Capítulo 100: Secado al Aire
  Suertes Yinghao corrió hacia ella, tomó su bolso y sacó su teléfono móvil.
  Ye Anqian no trató de arrebatarle el teléfono porque no tenía secretos, por lo que no se preocupaba.
  Él solo había sido un socio masculino en negocios.
  Al ver la llamada entrante, Suertes Yinghao palideció instantáneamente. "Este muchacho, ¡tiene que estar loco!" maldijo entre dientes.
  Ye Anqian quitó sus zapatillas y saltó al sofá. "¿Quién es?"
  Suertes Yinghao vio que ella saltaba y corrió a ayudarla. "Cuidado, no te caigas." Inmediatamente se volvió suave.
  "Estoy bien," dijo sentándose en el respaldo del sofá y rodeando los hombros de Suertes Yinghao con un brazo.
  "Mira, ¿por qué siempre me llama?" Suertes Yinghao le pasó el teléfono para que lo viera sentarse junto a ella.
  Al ver el nombre Icán Yuhán, Ye Anqian se puso de malhumor. "Déjalo en paz," dijo y saltó del sofá hacia la cocina.
  "Calzado," gritó Suertes Yinghao.
  "No lo voy a poner," respondió ella mientras corría.
  Suertes Yinghao suspiró al ver su silueta. "Esta mocosa."
  Observaba el teléfono en su mano, que seguía sonando insistentemente como si no se calmara hasta que él atendiera.
  "¿Hola, ¿diga?" respondió al teléfono.
  Al escuchar su voz, nadie respondió del otro lado.
  "¿Hola, ¿diga?" dijo de nuevo, muy educadamente.
  Esta vez, el teléfono fue colgado.
  Se rió irónicamente. "¡Te robas a mi mujer, niño! Eres demasiado joven." Colocó el teléfono en la mesita de café.
  Sabía desde que Icán Yuhán le hablara cuánto era un ingenuo.
  "Marido, ¿comerás helado?" salió la cabeza pequeña de Ye Anqian de la cocina.
  "¡Tú come! No me gusta," dijo él moviendo su mano en señal de despedida.
  "Oh," respondió ella y se metió de nuevo a la cocina.
  Después de un rato, con una heladerita en una mano y un plato de frutas en la otra, salió.
  Colocó el plato de frutas frente al mesita de café donde estaba Suertes Yinghao. "Si no te gusta el helado, come algo de fruta para suplir tu nutrición."
  Mirándolo con una sonrisa significativa y comiendo su helado, tomó el control remoto y encendió la televisión. No preguntó sobre el teléfono anteriormente mencionado.
  Tomó el brazo de Suertes Yinghao que estaba en sus piernas y se tumbó a descansar viendo la tele mientras comía su helado.
  "¿Por qué no preguntas cómo traje al asunto del teléfono?" jugueteando con su larga melena.
  Ella levantó la cabeza para verlo. "No me interesa." Siguió viendo la televisión.
  "Escuché su nombre y me sentí muy nauseado," dijo. "Te pediría a tu asistente que cambiara el número, mejor aún un par de números similares."
  Suertes Yinghao no respondió, solo mirándola en silencio.

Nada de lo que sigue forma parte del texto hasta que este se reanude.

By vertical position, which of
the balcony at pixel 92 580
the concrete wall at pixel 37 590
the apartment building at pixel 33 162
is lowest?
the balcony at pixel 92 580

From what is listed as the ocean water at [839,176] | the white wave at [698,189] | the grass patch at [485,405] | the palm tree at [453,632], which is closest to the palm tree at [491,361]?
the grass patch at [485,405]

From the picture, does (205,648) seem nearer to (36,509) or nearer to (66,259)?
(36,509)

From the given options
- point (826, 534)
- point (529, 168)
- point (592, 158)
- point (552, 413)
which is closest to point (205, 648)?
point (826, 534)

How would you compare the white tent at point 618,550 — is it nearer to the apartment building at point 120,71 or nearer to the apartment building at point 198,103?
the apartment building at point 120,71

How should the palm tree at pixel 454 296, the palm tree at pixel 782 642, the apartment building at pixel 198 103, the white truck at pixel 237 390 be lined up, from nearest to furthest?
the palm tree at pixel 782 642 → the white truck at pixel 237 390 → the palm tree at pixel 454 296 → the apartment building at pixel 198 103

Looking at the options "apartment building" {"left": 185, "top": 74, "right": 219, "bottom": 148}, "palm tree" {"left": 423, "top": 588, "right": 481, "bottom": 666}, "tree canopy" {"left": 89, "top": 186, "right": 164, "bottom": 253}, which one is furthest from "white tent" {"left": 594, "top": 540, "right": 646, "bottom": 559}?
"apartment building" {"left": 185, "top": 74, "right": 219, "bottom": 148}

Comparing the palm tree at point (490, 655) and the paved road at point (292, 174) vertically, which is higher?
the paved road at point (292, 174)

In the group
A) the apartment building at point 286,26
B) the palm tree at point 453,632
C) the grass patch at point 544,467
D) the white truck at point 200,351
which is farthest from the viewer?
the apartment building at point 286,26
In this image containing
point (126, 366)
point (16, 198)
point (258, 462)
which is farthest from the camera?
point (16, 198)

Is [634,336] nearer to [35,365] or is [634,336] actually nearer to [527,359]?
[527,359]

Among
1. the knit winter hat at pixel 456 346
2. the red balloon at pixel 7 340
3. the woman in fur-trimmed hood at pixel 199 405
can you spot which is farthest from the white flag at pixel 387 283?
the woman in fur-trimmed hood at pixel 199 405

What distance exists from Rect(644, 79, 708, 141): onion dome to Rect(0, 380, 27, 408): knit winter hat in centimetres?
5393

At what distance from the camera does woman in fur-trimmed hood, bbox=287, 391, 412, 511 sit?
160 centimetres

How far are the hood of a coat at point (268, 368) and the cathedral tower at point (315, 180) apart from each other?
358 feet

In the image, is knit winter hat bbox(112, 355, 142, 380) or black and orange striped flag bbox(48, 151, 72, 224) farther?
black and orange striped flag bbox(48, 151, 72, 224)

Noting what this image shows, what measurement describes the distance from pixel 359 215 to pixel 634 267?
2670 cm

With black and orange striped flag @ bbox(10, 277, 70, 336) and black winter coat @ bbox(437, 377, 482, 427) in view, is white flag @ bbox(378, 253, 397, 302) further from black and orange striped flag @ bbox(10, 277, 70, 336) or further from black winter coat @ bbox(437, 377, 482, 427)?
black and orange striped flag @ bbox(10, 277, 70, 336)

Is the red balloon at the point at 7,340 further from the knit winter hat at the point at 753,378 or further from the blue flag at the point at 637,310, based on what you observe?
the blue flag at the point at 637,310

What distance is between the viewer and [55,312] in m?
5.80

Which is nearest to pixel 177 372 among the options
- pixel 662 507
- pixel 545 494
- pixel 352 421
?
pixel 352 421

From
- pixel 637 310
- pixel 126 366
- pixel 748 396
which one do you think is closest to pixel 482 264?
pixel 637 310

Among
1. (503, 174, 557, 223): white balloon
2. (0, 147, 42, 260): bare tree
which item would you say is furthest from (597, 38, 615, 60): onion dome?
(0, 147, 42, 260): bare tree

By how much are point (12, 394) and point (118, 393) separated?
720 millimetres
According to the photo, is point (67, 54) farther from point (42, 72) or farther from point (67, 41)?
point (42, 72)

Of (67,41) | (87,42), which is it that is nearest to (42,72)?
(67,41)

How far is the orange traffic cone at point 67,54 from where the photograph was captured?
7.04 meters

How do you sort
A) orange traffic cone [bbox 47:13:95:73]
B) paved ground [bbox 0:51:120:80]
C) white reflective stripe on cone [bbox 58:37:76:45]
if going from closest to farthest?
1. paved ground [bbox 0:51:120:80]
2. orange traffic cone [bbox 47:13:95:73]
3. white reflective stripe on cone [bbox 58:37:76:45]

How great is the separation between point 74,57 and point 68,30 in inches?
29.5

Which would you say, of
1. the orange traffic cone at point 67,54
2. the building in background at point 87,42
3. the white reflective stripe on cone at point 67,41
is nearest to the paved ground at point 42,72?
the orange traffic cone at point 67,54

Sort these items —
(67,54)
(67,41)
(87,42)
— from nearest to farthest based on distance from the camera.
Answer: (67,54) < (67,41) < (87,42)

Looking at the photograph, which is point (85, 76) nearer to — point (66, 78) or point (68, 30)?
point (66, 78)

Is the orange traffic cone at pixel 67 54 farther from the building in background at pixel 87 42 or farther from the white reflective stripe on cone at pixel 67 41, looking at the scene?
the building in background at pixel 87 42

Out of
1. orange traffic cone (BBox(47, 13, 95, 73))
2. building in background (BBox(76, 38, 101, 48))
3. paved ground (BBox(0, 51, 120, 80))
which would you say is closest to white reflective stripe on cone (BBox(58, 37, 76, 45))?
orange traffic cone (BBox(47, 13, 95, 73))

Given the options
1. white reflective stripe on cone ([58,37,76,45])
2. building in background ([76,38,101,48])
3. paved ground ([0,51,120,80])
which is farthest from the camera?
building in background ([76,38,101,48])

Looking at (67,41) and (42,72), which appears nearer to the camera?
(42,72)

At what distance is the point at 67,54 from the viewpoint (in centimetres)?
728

  De repente, ella levantó la cabeza y dijo: "¿Crees que tu asistente no pueda conseguir un número similar al tuyo?"
  "Para eso no necesito a mi asistente," movió su cabeza. Se levantó y fue hacia el estudio.
  Ye Anqian se sentó, esperando su regreso.
  No mucho después, volvió con algo en las manos.
  Se sentó a su lado y le entregó una nueva tarjeta SIM. "La tenía preparada desde antes, pero estabas siempre esquivándome."
  "¿Qué quieres decir?" se quejó ella.
  "Significa que esa vez, al volver de viaje, no comí nada porque estaba esperando verte, pero tú huyiste cuando te vi," dijo él levantando su cabeza.